Benchmarking DFT Calculations for Adsorption Studies: Pharmaceuticals and Related Organic Molecules in Cation-Exchanged Zeolites

The choice of the exchange-correlation functional and dispersion correction significantly influences the adsorption energies obtained from dispersion-corrected density functional theory (DFT) methods. Several studies have employed different approaches to calculate the adsorption energy of small (and a few large) molecules in all-silica or protonated zeolites, often referencing high-level computational results or experimental data.
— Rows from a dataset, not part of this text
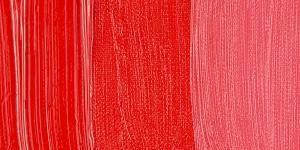 Sandal Red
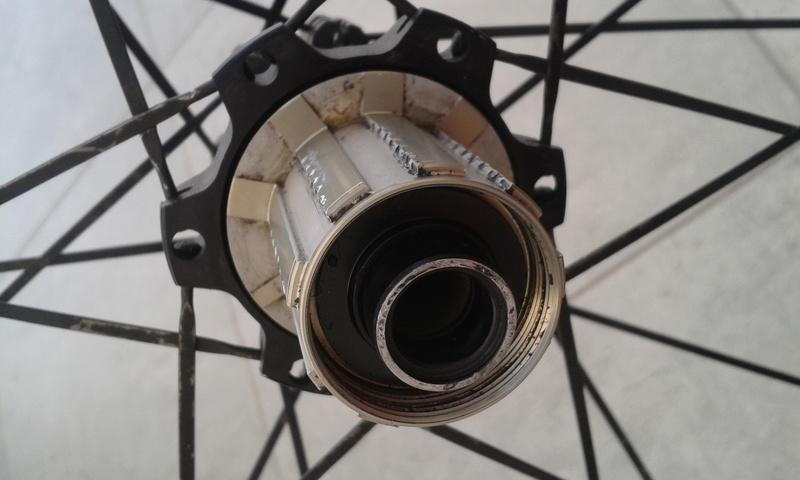 problème roue libre  14725711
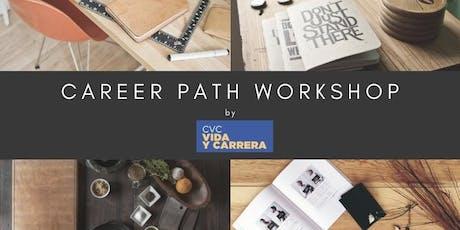 Taller 7: Career Path Workshop - 07 Oct 19 boletos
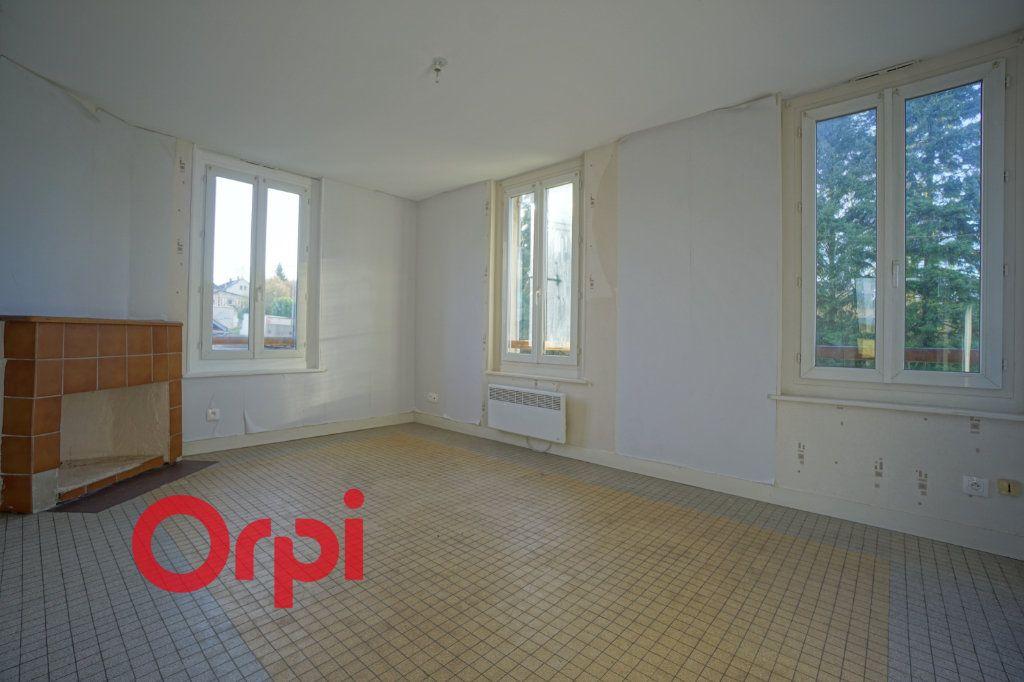 Appartement à louer 3 50.87m2 à Brionne vignette-5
However, systematic investigations into the adsorption of large pharmaceutical and personal care product (PPCP) contaminants in cation-exchanged zeolites remain limited. This study aims to determine which functional is particularly well-suited for large-scale screening of large PPCP adsorption in cation-exchanged zeolites. We have studied nine (mono- and divalent) metal cations (including alkali, alkaline earth, and transition metals) and compared 11 dispersion-corrected DFT approaches, including methods based on pairwise dispersion corrections, nonlocal van der Waals, and Minnesota density functionals. Furthermore, saturated cluster (SC) models are used to calculate DFT energies, which are then compared with the “gold standard” reference values from the DLPNO–CCSD(T) method. For periodic systems, the variation in adsorption energies for host–guest combinations is explained using cationic radii versus adsorption energy trends, with a few exceptions further clarified through charge density mapping, which identifies cases in which cation−π interactions are present. On the other hand, in SC models, various error statistics, along with the decomposition of total adsorption energies into electronic and dispersion contributions (for DFT) and Hartree–Fock and correlation energies (CCSD(T)), are applied to identify the most accurate functional for PPCPs@cation-FAU complexes. Overall calculations and error analysis provide a clear conclusion that the PBEsol-D3 functional can be recommended for the prediction of PPCP adsorption energies in cation-exchanged and all-silica zeolites.